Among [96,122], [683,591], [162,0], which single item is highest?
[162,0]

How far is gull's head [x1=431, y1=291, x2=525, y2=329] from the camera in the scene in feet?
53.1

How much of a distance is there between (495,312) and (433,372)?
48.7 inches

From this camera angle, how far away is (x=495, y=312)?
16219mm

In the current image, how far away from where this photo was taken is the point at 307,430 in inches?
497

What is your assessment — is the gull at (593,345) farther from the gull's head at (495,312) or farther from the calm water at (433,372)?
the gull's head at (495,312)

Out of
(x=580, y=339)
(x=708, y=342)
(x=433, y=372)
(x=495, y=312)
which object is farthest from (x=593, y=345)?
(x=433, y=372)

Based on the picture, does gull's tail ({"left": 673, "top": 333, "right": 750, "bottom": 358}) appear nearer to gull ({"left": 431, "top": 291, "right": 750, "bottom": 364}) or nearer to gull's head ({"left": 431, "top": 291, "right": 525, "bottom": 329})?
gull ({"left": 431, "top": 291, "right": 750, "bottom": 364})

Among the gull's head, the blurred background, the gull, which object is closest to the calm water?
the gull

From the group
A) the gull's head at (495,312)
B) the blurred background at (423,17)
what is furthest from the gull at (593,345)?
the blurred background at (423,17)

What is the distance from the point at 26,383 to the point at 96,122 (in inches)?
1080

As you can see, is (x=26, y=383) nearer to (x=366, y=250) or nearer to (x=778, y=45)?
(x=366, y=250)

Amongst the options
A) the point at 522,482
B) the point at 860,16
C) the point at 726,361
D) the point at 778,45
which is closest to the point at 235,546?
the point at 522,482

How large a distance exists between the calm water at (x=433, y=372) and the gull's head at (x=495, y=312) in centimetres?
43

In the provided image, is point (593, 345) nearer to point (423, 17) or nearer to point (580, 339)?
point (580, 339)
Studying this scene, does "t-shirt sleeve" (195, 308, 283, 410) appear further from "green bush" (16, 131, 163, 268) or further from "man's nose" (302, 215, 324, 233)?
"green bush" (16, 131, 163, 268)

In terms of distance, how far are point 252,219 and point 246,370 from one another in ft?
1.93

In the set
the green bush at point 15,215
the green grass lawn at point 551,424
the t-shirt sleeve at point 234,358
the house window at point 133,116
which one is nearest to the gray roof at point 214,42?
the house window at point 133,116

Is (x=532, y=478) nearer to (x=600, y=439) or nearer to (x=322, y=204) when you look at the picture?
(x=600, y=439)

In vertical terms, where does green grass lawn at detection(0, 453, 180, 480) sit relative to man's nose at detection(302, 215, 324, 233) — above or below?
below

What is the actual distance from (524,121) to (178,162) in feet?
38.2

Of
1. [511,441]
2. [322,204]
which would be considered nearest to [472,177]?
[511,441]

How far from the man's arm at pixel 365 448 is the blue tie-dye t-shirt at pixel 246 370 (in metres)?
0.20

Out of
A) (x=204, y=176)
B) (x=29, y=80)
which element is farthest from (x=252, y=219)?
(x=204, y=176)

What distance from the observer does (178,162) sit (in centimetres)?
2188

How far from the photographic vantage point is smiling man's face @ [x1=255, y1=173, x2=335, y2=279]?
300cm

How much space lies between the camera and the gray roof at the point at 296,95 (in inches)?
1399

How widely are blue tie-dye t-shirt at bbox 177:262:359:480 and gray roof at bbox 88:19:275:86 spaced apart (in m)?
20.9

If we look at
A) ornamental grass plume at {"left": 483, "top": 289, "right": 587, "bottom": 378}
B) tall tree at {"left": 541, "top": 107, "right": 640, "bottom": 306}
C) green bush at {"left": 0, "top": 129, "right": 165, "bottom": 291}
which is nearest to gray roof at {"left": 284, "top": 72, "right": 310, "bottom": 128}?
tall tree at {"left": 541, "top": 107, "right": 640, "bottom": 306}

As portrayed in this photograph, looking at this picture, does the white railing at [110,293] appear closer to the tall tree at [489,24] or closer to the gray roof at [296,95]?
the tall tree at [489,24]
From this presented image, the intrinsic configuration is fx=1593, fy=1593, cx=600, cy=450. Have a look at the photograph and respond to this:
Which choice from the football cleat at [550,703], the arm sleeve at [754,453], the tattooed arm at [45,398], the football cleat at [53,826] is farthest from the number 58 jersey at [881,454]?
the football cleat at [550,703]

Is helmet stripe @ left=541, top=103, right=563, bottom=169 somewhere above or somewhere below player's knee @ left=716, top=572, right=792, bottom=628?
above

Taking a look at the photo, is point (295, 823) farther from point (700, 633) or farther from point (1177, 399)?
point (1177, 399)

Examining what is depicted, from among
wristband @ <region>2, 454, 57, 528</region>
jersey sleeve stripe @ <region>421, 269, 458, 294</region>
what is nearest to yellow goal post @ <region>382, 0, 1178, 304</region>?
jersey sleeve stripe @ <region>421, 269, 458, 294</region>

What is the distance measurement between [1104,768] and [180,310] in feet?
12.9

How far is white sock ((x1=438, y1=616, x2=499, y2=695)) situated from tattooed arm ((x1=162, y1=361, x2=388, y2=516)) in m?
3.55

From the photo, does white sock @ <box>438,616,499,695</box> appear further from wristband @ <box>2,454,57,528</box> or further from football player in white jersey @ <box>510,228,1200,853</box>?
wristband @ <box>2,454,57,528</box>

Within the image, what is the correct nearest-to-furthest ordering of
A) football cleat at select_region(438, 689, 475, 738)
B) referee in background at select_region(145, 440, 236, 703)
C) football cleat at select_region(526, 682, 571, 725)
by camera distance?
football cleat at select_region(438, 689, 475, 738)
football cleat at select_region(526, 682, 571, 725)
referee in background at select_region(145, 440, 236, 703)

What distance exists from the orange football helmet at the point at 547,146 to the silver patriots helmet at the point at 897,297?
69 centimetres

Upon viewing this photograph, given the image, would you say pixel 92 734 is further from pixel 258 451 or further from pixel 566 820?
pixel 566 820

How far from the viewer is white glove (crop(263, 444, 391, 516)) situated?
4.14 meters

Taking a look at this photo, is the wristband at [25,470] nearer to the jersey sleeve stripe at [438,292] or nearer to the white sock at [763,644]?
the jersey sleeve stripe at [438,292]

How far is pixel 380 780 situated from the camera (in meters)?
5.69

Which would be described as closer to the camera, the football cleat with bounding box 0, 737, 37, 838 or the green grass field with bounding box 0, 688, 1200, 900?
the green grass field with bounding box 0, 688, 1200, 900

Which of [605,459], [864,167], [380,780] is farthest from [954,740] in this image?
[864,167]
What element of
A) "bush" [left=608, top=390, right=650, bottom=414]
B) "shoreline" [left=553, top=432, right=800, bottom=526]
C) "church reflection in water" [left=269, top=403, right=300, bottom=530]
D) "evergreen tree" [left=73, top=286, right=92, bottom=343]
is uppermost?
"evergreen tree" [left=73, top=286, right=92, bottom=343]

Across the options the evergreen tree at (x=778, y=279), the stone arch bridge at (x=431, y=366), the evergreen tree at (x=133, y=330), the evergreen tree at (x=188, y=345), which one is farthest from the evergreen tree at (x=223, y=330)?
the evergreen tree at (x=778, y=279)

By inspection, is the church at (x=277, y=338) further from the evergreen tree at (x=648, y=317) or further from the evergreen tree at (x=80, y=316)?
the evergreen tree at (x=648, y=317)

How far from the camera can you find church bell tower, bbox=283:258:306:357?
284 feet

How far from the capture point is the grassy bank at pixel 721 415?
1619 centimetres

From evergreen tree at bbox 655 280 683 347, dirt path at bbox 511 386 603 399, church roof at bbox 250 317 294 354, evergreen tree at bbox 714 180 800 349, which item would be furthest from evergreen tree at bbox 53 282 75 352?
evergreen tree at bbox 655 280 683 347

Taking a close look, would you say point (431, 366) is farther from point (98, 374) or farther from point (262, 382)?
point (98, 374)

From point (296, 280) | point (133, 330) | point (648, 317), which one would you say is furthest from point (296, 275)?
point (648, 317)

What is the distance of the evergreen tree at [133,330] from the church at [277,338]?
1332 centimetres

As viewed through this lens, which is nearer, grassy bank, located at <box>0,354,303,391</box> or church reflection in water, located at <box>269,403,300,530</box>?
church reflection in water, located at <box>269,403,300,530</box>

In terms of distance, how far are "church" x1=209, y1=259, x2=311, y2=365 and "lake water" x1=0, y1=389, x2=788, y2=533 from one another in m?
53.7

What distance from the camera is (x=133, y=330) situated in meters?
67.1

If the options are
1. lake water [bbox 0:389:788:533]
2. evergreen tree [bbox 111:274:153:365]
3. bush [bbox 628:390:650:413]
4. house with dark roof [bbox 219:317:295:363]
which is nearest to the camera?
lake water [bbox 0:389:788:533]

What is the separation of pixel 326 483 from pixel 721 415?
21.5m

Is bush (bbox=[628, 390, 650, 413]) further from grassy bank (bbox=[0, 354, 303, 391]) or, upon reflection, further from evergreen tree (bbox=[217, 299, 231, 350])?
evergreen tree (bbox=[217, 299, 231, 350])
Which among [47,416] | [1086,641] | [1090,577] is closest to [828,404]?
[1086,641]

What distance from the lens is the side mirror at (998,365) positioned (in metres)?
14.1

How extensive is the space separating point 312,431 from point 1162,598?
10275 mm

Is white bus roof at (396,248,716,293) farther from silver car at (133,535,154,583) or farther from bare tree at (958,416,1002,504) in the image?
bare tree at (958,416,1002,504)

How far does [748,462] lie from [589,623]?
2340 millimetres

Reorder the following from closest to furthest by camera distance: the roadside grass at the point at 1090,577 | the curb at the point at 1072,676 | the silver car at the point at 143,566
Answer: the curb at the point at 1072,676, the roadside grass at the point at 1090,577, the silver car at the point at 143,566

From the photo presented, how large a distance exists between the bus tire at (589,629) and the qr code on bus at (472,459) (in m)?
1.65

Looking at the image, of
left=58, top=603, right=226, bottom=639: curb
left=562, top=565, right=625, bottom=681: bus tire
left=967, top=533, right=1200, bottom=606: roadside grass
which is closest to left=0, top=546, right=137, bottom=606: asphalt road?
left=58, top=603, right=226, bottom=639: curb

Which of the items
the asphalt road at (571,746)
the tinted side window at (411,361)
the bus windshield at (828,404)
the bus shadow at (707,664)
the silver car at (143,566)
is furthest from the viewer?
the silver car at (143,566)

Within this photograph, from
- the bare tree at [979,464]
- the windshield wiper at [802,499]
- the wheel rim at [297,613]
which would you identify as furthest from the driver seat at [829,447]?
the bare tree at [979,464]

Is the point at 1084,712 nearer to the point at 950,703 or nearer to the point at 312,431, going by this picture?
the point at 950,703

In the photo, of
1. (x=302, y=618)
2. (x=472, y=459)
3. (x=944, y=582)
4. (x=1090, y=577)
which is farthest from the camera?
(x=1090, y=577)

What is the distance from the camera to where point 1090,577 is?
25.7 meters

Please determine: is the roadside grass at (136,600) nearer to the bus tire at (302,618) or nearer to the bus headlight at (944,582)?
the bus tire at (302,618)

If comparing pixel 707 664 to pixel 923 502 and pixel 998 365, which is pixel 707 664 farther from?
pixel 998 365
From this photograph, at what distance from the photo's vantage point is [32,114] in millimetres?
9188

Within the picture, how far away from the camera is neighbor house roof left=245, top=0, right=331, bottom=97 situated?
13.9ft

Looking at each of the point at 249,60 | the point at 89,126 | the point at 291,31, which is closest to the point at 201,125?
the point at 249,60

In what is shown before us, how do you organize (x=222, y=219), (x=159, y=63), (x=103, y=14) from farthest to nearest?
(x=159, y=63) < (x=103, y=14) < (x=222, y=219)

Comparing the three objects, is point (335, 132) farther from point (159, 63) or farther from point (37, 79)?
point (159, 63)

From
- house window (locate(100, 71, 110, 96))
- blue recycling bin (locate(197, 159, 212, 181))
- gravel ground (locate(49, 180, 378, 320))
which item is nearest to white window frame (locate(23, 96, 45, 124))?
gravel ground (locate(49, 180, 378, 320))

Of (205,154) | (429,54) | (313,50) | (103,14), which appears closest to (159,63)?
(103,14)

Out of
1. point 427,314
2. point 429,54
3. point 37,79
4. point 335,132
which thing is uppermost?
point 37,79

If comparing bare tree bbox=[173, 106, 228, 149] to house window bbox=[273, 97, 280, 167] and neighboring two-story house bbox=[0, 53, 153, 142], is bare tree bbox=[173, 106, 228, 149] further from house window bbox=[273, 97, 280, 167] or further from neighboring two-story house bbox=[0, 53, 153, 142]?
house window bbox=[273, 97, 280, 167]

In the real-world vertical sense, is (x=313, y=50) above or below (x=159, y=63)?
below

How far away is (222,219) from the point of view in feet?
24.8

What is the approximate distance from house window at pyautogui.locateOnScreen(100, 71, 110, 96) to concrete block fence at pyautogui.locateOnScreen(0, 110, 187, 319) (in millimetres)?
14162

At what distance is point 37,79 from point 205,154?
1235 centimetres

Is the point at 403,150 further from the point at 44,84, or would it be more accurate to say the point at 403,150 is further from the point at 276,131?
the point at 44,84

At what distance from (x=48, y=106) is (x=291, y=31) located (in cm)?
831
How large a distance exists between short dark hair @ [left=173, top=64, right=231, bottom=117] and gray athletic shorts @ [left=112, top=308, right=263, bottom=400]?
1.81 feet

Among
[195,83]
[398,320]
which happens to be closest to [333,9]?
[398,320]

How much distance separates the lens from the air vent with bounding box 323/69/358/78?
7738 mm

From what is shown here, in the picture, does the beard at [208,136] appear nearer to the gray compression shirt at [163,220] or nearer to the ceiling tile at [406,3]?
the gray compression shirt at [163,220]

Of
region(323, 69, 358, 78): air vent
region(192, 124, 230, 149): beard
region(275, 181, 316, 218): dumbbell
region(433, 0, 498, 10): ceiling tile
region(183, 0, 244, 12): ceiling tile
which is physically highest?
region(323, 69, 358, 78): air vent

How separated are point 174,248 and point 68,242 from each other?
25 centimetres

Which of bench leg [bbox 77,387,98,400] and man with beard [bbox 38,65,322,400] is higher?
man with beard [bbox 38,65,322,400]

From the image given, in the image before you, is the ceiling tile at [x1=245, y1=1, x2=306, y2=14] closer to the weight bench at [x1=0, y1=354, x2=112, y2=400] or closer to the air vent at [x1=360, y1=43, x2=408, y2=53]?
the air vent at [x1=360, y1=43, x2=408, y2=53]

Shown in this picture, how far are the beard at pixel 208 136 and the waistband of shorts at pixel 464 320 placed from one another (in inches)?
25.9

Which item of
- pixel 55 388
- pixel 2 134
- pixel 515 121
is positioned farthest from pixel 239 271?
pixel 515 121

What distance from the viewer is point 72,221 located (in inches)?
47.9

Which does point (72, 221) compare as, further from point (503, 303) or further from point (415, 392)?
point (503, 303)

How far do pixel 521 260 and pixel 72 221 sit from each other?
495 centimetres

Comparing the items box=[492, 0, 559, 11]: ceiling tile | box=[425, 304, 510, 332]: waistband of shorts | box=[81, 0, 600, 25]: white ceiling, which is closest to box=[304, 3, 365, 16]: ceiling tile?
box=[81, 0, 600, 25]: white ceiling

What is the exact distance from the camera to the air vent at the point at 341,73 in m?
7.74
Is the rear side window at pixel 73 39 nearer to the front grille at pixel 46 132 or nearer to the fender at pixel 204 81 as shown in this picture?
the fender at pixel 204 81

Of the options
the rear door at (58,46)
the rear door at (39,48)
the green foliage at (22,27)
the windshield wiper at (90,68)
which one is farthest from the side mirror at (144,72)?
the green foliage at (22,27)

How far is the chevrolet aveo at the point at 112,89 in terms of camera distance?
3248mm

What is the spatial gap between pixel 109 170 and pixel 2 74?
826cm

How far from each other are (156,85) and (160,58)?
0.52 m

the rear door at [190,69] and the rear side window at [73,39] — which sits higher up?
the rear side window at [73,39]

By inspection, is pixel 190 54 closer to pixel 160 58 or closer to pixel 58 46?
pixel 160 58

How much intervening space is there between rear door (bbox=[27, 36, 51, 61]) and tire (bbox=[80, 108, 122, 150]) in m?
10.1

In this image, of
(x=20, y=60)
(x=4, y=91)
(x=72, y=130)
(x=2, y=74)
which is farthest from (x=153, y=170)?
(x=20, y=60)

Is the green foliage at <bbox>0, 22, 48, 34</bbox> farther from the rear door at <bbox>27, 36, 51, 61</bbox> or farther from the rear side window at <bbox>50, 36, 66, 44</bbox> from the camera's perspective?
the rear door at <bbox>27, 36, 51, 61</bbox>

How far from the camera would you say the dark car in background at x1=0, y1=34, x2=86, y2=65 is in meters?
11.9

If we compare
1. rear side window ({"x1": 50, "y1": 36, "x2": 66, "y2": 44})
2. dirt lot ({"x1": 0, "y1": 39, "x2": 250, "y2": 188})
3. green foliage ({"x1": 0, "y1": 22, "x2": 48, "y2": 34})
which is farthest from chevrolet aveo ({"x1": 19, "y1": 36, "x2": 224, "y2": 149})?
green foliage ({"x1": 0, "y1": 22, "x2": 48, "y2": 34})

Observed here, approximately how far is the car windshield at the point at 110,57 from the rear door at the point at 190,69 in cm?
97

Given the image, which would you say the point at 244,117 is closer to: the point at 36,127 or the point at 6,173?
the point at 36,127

## WORK TO BE COMPLETED
Copy out the data word for word, starting with the line that contains "Given the image, which" and going on through the end of the data.

## SOLUTION TO THIS PROBLEM
Given the image, which would you say the point at 244,117 is closer to: the point at 36,127 or the point at 6,173?
the point at 36,127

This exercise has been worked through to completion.